September 2, 2011
Remember the early days of SEO? The dark days? Crawling from the primordial ooze, advising clients to make good use of their meta keywords tags; helping them get better positions in Ask Jeeves and AltaVista and WiseNut; telling them that, sadly, all the great content they had in PDFs was invisible to the engines and, as such, useless.
We’ve known for some time now that copy contained in PDFs can be of great benefit to the overall relevance and visibility of a website. We’ve seen PDF copy, actual copy, cached in the engines. We’ve seen PDFs position, for Pete’s sake. And now, Google Webmaster Trends Analyst Gary Illyes has posted an extremely informative entry in the Webmaster Blog detailing how the engine deals with PDFs, how best to make them visible, and, alternately, how to keep them from being indexed.

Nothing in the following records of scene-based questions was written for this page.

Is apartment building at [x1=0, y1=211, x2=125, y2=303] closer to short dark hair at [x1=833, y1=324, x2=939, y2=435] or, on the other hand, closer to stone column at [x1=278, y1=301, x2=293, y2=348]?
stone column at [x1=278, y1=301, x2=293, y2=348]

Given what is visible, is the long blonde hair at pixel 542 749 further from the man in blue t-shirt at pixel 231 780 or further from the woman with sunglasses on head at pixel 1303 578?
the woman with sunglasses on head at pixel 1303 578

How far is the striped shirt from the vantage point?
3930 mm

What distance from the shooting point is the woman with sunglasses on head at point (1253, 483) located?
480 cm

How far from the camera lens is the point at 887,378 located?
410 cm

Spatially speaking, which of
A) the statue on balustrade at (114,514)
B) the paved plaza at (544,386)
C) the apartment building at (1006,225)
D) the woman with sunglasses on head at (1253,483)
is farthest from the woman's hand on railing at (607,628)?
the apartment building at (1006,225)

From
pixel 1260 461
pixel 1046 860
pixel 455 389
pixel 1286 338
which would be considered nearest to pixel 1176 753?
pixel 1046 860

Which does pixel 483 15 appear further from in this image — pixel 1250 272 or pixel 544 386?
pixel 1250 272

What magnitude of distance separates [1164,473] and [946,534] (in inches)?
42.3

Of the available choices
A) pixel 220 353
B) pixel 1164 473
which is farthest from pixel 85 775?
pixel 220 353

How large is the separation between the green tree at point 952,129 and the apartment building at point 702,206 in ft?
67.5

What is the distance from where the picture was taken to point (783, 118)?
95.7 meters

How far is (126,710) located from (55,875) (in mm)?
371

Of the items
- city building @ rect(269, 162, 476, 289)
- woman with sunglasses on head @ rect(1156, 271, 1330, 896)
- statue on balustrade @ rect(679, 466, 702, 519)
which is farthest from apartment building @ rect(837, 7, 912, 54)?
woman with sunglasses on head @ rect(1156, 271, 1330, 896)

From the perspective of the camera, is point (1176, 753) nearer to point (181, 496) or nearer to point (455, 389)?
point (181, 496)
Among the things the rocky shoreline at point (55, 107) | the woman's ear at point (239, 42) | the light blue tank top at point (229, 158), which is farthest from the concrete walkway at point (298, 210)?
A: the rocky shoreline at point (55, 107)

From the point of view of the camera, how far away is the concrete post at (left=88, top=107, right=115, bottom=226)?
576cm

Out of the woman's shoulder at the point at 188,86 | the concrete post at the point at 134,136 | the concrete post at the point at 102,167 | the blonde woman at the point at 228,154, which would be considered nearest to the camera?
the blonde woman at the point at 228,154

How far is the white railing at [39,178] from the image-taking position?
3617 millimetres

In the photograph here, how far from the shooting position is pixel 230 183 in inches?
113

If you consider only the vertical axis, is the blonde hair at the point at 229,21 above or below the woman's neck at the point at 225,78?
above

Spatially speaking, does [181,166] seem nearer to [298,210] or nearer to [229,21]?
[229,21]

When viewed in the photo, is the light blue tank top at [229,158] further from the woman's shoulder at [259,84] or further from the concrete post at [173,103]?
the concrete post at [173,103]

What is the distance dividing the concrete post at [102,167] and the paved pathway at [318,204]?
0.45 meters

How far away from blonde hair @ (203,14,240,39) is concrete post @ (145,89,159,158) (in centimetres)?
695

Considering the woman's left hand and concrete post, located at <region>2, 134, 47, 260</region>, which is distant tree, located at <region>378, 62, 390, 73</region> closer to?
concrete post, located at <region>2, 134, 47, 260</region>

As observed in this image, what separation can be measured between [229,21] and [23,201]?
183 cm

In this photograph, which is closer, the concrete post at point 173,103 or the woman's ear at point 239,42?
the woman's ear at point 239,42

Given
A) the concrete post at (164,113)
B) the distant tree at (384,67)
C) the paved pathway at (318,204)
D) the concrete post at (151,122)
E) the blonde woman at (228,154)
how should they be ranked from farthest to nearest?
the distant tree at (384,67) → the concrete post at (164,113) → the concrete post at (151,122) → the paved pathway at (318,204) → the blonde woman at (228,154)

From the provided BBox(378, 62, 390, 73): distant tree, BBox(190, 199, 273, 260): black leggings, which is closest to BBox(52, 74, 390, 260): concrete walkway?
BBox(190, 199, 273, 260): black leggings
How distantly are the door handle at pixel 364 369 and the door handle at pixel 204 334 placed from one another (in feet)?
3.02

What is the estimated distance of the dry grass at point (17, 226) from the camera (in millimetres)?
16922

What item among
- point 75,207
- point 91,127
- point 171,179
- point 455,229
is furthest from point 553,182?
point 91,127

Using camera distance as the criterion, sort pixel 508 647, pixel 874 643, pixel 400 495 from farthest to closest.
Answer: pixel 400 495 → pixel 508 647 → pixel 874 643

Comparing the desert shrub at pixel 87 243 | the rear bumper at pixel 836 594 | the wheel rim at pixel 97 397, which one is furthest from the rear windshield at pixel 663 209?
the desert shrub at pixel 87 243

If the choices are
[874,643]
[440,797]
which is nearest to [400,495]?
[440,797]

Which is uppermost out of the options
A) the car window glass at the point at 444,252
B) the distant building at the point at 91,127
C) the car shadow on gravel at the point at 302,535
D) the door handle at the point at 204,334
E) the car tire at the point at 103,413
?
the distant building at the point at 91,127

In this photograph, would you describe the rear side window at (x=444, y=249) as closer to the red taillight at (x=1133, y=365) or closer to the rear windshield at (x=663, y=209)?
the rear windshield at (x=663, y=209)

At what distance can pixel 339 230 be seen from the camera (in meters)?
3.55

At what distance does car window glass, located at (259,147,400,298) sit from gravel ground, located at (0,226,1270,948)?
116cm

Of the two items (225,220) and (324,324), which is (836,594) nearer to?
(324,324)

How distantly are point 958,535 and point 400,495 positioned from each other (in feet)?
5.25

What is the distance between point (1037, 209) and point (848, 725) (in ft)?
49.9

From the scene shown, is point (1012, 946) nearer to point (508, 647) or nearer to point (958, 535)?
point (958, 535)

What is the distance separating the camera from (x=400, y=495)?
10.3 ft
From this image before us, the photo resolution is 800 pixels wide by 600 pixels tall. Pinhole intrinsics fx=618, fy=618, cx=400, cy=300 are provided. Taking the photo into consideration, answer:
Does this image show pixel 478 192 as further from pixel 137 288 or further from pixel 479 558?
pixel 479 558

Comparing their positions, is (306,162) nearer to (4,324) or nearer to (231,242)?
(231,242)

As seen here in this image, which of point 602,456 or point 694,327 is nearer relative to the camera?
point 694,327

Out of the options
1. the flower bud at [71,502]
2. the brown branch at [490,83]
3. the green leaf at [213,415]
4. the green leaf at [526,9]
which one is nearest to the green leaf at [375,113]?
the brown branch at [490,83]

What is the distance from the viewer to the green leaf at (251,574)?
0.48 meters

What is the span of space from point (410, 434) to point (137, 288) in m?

We absolutely advise you read the post, but here are a few takeaways:
• If you can copy the text from a PDF and paste it into another document, chances are Google can index it.
• Links in PDFs pass PageRank, but make sure you want them to, because they can’t be “nofollow”-ed.
• Avoid displaying the same copy in PDF and HTML formats. (This flies in the face of dark ages advice; before PDFs could be properly indexed, telling clients to also host the copy in HTML was fairly standard practice.) If, for whatever reason, you have to, make use of canonicalization to indicate the juicy page.
• The title shown in search results for PDFs is determined by two factors: the meta title and anchor text pointing to the PDF, so avoid using “read PDF” or something similarly useless when linking to your collateral.
Again, read the post. PDFs still aren’t as good as solid HTML pages, but we’ve come a long way, um, baby. And remember, as Google gets better at recognizing what’s important, what searchers are truly searching for, and how to get it to them, we need to take every opportunity to help our clients and ourselves show Google what we have to offer.